What this task involves.
Only a number is expected in reply: the count of lines below where the word "Vietnam" occurs.

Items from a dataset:
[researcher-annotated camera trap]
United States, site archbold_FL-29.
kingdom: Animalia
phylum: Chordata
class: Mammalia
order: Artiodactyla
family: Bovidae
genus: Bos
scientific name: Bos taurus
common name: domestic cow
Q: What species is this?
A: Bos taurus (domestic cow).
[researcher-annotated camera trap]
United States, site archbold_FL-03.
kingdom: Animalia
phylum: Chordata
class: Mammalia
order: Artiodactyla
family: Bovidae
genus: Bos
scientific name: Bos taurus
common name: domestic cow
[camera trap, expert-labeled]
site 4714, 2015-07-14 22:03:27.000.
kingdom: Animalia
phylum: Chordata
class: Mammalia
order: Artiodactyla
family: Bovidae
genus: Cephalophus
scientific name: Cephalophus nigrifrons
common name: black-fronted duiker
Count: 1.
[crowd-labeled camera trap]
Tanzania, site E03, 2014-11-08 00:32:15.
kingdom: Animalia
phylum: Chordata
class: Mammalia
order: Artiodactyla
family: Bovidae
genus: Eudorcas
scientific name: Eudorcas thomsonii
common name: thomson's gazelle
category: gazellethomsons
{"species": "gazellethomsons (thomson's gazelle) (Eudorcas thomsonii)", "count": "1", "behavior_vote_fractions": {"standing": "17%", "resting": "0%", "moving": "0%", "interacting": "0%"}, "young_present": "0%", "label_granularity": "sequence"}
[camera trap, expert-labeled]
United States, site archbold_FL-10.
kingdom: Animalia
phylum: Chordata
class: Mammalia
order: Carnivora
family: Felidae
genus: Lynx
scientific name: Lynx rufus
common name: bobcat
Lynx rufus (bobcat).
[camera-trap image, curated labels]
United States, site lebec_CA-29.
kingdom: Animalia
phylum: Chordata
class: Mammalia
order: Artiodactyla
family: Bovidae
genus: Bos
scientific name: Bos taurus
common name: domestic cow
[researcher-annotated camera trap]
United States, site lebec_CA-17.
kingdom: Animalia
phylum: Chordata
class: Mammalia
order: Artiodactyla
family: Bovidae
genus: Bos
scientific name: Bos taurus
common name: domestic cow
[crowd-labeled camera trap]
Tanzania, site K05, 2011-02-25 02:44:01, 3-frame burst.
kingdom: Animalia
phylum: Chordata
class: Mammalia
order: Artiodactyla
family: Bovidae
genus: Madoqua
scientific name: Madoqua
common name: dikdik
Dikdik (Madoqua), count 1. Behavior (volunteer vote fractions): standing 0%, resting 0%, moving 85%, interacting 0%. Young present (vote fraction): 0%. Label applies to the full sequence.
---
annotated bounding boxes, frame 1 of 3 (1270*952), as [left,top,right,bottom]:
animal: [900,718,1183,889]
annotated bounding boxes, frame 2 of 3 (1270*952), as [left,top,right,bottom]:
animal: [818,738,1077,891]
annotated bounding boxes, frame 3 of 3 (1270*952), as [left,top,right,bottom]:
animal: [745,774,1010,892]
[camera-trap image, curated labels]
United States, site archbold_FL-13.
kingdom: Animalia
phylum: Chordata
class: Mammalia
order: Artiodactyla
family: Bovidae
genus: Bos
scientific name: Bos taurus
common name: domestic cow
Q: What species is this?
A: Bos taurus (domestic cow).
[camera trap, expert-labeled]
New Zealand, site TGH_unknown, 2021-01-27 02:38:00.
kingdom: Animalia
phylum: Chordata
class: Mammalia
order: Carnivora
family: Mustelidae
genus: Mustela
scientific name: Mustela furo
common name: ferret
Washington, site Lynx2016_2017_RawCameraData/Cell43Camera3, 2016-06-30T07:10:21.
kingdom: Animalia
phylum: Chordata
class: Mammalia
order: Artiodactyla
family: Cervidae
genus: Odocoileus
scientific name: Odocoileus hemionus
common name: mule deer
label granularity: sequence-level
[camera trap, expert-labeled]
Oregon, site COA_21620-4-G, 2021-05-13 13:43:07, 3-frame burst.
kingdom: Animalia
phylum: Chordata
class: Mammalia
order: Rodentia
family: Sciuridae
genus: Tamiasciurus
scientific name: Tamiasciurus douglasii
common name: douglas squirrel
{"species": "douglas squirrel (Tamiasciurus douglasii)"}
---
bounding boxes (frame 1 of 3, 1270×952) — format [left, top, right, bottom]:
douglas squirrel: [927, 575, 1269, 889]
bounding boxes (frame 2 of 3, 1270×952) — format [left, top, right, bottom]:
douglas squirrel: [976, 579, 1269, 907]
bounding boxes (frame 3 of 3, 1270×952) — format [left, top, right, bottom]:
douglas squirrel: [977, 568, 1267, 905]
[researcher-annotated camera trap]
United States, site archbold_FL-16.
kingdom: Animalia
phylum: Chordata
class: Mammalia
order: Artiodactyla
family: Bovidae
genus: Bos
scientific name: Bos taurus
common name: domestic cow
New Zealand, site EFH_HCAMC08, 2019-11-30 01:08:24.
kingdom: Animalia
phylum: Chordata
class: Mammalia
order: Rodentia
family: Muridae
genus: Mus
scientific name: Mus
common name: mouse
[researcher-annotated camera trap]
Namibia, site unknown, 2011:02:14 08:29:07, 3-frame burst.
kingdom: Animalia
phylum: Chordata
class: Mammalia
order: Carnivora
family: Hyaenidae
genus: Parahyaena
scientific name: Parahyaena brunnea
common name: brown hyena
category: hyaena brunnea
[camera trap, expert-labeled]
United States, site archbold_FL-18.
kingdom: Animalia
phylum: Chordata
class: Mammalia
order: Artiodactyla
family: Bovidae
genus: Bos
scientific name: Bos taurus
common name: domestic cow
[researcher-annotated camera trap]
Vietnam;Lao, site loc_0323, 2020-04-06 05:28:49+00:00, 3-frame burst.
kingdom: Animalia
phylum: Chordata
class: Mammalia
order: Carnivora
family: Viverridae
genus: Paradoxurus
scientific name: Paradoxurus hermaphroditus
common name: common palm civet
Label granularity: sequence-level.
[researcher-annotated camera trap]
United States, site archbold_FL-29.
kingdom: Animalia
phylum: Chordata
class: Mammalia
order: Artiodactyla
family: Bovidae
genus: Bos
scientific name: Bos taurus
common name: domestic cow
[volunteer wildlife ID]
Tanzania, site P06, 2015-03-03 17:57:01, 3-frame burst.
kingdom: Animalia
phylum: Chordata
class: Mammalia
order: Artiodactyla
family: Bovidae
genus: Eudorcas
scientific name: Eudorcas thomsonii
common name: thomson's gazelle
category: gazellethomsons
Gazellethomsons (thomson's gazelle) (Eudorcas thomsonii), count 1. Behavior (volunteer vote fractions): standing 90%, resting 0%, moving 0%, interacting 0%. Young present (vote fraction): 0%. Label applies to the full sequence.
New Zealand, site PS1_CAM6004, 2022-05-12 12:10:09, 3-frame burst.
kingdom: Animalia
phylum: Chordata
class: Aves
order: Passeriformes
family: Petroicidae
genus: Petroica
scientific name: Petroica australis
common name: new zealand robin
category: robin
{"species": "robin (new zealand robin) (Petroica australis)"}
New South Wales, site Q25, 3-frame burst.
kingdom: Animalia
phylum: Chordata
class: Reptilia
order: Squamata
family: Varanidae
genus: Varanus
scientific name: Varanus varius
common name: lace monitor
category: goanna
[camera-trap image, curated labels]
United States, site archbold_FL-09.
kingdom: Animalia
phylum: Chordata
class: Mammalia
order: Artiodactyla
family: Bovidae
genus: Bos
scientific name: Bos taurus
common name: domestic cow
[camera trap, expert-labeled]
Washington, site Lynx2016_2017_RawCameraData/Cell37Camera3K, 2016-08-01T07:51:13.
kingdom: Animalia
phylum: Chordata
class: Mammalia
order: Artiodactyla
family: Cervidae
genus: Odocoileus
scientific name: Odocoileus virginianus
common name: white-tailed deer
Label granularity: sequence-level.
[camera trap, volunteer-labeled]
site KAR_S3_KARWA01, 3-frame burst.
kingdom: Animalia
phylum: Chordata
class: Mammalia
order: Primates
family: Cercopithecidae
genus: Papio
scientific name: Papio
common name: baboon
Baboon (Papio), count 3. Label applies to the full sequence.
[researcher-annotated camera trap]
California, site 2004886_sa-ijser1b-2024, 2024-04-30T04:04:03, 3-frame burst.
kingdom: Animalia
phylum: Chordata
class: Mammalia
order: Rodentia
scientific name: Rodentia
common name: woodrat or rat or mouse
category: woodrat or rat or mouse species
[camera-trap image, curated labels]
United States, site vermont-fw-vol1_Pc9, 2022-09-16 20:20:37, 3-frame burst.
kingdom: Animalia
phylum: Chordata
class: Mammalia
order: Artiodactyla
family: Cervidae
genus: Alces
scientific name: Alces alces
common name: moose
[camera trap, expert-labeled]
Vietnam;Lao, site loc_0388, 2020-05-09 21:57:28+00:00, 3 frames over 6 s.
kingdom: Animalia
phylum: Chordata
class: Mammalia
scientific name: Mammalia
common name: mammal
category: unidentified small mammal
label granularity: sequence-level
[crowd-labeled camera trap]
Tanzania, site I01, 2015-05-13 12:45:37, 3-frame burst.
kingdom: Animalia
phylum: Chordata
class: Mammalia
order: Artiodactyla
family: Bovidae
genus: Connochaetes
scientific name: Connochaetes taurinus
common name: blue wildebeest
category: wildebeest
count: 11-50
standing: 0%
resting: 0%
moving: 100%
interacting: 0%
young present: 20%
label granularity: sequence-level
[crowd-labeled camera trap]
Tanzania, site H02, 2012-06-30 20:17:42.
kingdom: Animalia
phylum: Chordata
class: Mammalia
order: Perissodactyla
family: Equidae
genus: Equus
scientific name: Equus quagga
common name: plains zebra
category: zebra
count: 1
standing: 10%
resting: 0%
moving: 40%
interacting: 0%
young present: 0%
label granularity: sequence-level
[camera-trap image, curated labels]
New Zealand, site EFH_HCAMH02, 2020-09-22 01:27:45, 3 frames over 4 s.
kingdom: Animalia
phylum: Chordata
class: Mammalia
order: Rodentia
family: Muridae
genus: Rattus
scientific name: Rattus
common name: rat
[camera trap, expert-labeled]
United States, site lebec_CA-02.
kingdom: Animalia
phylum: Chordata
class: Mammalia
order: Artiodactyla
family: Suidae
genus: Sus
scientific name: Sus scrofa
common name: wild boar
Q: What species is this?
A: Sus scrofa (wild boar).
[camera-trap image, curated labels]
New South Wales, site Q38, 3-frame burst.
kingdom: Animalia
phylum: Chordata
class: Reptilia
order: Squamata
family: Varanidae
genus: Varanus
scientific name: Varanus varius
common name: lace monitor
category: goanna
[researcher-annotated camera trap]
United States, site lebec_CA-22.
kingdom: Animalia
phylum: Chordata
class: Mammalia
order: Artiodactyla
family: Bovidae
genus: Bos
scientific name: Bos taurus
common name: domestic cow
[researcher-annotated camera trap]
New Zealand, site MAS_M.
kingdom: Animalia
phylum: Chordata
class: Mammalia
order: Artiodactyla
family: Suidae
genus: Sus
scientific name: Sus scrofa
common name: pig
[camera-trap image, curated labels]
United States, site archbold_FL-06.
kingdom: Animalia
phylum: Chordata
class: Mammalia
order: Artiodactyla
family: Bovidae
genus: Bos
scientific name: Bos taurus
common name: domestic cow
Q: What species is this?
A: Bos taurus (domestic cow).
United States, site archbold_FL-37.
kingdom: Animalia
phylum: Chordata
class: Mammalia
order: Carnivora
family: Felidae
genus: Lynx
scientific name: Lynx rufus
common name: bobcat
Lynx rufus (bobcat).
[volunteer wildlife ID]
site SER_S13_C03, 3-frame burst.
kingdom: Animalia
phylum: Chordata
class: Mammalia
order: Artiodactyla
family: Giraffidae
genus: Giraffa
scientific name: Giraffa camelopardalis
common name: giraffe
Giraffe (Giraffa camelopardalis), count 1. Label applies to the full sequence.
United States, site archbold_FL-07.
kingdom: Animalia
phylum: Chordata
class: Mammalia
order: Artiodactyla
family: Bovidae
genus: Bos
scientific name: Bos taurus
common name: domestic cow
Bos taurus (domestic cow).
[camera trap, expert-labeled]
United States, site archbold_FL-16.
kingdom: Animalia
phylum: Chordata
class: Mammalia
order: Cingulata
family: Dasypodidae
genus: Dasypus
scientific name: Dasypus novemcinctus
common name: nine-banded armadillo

Solved problem.
2